- Things to do
**a.** List every kind of data that the Perl Unicode thread names as UTF-8-encoded in a world that is entirely UTF-8.
**b.** Print the passage of the Perl Unicode thread starting at "The problem that" and ending at "up 100% correct.".
**c.** State whether each statement agrees with the Perl Unicode thread, answering yes or no and quoting the deciding words: (i) HTTP carries the encoding in its headers. (ii) The need to decode incoming text applies only to Perl. (iii) The writer advises letting the encoding be decided automatically.

- Text section
+ + + + + + +
How to properly use UTF-8 in Perl - ojosilva
http://stackoverflow.com/questions/6162484/why-does-modern-perl-avoid-utf-8-by-default/#6163129

======
jrockway
This is way too much to remember.

The key to handling Unicode correctly is to think about the data that comes
into your program and the data that leaves your program. If it's text, it has
some sort of encoding, and you need to decode those encoded characters before
you can use them as text in your program. Similarly, you can't just leak
Perl's internal representation of characters to the world: you have to
explicitly encode the characters to octets.

The problem that people run into is not knowing that you have to do this (in
every programming language), and then deciding which encoding to use. In some
cases, it's easy: HTTP includes the encoding in the headers, so all you have
to do is get the request, decode according to the headers, and you're set.
Similar, when you send an HTTP response to someone, just set the headers,
encode the characters, and everything ends up 100% correct.

The problem comes when poor design causes you to assume the character
encoding. What encoding are file names on a random removable disk? What
encoding is this text file in? What encoding are those database rows? If you
don't know, you simply can't process that data correctly as text. But most
people assume "something will magically decide for me and it will all work
out". Nope, it won't. Don't rely on magic: be explicit.

The reason why things work most of the time is because you treat the data as
binary: opaque, meaningless octets, that don't have semantics like "make the
first letter capital". This will work if your world is entirely UTF-8-encoded:
UTF-8 filenames, UTF-8 files, UTF-8 source code, UTF-8 database results, etc.
+ + + + + + +
- Stored data
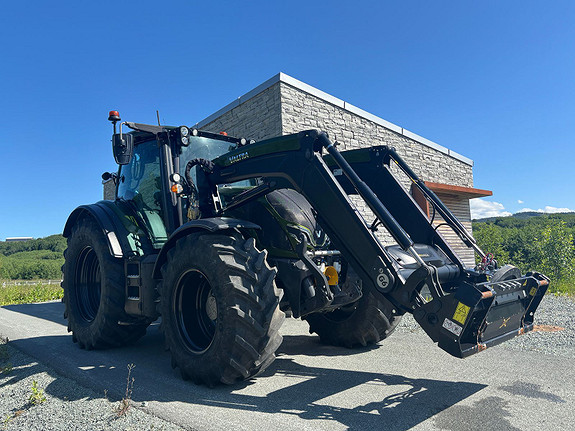 Valtra N175D 2022, kr 1 750 000,-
+ + + + + + +
- Answers to the exercise
**a.** filenames, files, source code, database results

**b.**
The problem that people run into is not knowing that you have to do this (in
every programming language), and then deciding which encoding to use. In some
cases, it's easy: HTTP includes the encoding in the headers, so all you have
to do is get the request, decode according to the headers, and you're set.
Similar, when you send an HTTP response to someone, just set the headers,
encode the characters, and everything ends up 100% correct.

**c.**
(i) Yes: "HTTP includes the encoding in the headers"
(ii) No: "(in every programming language)"
(iii) No: "Don't rely on magic: be explicit."